======== Passage shown

Yet the broader secular context—on top of the inclusion of two other holidays—matters here because a reasonable audience member, sitting through the 90-minute Spectacular, would not understand the production to be ratifying a religious message. See Bauchman for Bauchman v. West High Sch., 132 F.3d 542, 555–56 (10th Cir. 1997) (a high school choir's performance of Christian devotional songs at churches did not constitute endorsement of religion where the choir also performed secular songs in non-religious settings); see also Books II, 401 F.3d at 868–69 (a display containing the Ten Commandments along with secular texts and educational explanations would not reasonably be perceived as an endorsement of religion).

The changes to the second act reduced the religious impact, tipping the scales in favor of Concord. The show's history, in particular the use of the same living nativity scene for the previous 45 years, supports this conclusion. Plaintiffs argue that a reasonable observer would view even the 2015 show, with its abbreviated nativity, as the same religious program, just with litigation-motivated edits. The counterargument is that an observer would reasonably perceive the 2015 Spectacular as a major departure from 2014. Where the second half was exclusively a telling of the birth of Jesus, it can now be seen as a collection of music from multiple traditions. The district court adopted the latter view, and we find that a fair assessment of the evidence.

It is worth emphasizing that no one factor alone—the secular first half, the nativity's lack of prominence, the inclusion of other holidays—leads us to conclude that the 2015 Spectacular passes muster under the endorsement test. Overall, the 2015 performance in its current form would not cause a reasonable observer to believe that Concord is signing off on a particular religious message.

================
======== Data shown

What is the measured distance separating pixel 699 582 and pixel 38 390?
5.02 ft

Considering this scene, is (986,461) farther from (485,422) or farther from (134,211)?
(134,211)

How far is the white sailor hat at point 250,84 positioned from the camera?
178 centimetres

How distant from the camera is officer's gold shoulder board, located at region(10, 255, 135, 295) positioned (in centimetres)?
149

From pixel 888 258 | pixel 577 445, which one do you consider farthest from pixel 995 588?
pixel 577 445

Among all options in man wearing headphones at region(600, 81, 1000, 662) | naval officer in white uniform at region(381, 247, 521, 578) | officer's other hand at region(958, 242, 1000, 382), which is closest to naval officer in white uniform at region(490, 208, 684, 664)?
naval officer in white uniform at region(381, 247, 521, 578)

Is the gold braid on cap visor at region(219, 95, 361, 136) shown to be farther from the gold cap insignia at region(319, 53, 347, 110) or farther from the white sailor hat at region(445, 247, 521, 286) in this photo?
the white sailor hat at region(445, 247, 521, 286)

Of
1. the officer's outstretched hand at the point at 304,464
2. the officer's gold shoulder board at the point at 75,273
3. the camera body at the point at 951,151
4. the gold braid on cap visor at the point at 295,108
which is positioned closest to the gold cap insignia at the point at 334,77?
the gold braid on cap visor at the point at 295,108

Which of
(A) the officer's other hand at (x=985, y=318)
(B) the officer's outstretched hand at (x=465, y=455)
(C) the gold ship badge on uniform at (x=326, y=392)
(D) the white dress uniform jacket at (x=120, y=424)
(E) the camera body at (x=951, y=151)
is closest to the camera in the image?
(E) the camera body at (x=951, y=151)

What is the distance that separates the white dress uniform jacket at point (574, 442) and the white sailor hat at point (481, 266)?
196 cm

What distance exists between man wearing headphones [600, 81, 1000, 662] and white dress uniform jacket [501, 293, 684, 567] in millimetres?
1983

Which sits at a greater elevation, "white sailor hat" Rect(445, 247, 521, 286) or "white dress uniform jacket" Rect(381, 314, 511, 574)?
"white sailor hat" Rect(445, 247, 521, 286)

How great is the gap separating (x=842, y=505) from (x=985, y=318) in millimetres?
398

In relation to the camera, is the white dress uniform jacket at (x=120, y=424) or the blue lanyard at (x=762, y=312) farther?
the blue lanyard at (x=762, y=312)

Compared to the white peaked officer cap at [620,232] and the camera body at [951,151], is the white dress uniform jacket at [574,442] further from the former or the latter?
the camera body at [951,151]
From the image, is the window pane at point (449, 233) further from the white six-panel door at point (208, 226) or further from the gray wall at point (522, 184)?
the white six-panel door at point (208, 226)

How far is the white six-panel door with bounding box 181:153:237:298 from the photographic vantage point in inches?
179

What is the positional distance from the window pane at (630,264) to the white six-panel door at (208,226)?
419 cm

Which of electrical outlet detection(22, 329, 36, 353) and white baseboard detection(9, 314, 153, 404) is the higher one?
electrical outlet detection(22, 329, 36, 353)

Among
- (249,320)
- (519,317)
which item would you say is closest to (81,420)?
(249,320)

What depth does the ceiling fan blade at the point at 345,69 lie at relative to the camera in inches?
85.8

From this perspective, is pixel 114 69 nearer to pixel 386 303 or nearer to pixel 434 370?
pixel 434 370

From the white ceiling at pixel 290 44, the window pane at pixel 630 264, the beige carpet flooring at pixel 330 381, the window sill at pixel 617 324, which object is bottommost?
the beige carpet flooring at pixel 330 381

================

To do -
1. According to the opinion excerpt, why does the broader secular context matter in judging the Spectacular? Answer in one to three sentences.
2. In the opinion excerpt, for how many years before the changes had the show used the same living nativity scene?

Solved problems -
1. The broader secular context, along with the inclusion of two other holidays, matters because a reasonable audience member sitting through the 90-minute Spectacular would not understand the production to be ratifying a religious message.

2. For the previous 45 years.